Dear Editor,
It was a dreadful topic and perhaps that is why my friend sought to ease the tension. “I pass wind stronger than their ‘full force of the law’ ”, he declared.
He was referring, of course, to the warning by Home Affairs Minister, Clement Rohee, that anyone caught helping escaped prisoners will feel the “full force of the law”.
My friend and I were discussing the shocking news reports that a “pleasant” nine-year-old girl was brutally raped, strangled and beaten to death at Parika beach. The perpetrators of such a crime are indeed less human and more beastly. The report was even more disturbing as in the same issue newspapers we learned that two of the recent prison escapees were convicted for the ruthless gang rape and murder of a 13-year-old Wakenaam schoolgirl a few years ago.

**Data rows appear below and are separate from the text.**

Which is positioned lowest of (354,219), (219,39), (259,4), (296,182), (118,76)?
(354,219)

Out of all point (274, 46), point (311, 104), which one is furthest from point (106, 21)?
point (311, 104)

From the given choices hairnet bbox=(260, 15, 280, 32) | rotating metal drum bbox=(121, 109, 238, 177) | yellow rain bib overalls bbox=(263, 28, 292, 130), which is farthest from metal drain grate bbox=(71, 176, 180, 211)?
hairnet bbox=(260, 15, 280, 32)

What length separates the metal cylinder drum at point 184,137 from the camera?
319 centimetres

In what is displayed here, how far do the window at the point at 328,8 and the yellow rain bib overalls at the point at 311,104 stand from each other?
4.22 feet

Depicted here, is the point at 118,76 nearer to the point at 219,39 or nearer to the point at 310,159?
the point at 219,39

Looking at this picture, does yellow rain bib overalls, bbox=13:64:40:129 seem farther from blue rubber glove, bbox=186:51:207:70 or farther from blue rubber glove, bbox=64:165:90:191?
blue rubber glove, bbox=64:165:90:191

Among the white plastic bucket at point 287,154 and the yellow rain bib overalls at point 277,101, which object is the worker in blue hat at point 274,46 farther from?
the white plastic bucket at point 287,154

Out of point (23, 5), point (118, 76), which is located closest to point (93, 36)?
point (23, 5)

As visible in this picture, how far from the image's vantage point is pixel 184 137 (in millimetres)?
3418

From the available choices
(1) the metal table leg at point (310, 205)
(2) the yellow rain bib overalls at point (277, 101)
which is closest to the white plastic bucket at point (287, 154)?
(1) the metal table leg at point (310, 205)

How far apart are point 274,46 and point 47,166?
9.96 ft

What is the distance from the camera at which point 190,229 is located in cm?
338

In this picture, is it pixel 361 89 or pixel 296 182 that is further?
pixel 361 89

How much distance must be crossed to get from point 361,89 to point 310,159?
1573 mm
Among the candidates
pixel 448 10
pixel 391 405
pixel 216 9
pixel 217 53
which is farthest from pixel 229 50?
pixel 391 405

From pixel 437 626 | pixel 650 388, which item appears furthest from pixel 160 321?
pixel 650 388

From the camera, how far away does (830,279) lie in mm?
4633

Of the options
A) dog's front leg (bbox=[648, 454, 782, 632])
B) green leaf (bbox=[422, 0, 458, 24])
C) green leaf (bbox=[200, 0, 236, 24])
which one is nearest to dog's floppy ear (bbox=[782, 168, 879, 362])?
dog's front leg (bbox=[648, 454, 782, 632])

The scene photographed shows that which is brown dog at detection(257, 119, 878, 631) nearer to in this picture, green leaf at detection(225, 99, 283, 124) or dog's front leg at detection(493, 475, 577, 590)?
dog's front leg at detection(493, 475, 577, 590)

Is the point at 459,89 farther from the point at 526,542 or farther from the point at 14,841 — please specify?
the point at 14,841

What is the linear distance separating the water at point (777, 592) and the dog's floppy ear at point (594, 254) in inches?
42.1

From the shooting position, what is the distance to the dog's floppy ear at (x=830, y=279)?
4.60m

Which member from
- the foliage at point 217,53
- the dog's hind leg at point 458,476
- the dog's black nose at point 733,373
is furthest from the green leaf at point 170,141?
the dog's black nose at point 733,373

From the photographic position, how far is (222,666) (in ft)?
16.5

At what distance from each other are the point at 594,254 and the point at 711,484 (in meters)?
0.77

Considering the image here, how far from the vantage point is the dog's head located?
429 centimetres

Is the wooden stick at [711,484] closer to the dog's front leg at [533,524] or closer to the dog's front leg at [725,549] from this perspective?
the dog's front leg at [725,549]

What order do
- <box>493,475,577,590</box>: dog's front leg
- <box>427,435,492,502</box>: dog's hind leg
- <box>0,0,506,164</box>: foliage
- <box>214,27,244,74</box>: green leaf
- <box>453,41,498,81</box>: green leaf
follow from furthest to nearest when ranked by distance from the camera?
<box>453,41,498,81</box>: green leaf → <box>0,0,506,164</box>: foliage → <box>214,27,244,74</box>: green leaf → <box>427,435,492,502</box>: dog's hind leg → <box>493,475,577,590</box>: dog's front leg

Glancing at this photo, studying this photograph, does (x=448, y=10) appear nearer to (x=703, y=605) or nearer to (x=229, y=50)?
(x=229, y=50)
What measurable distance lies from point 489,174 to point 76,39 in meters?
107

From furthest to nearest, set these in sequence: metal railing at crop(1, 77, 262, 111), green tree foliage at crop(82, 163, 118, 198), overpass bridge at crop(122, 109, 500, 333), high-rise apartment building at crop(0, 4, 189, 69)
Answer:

While I don’t support flogging in schools I would certainly endorse the use of the cat-o-nine tails to whip certain convicted criminals before sending them to prison.
The news story of the Parika child, Indy, had a few elements that are distinctly Guyanese. We are told that Indy – only nine years old – went to the riverside to bathe. Alone? Where were her parents?
We are told that the mother, Ramwattie Safeek, “had looked for her for a while” but then gave up. How long is “a while”? Did this “mother” ask anyone for help in conducting the search?
“Mommy” Ramwattie also told the press that her nine year old (still a baby to most parents) would frequently go to her grandmother’s home in Zeelugt “without telling her.”
Without telling her? A nine year old?
I once heard that it will take three generations before this country could return to civilized normalcy. At the rate we are going, I wouldn’t count on it.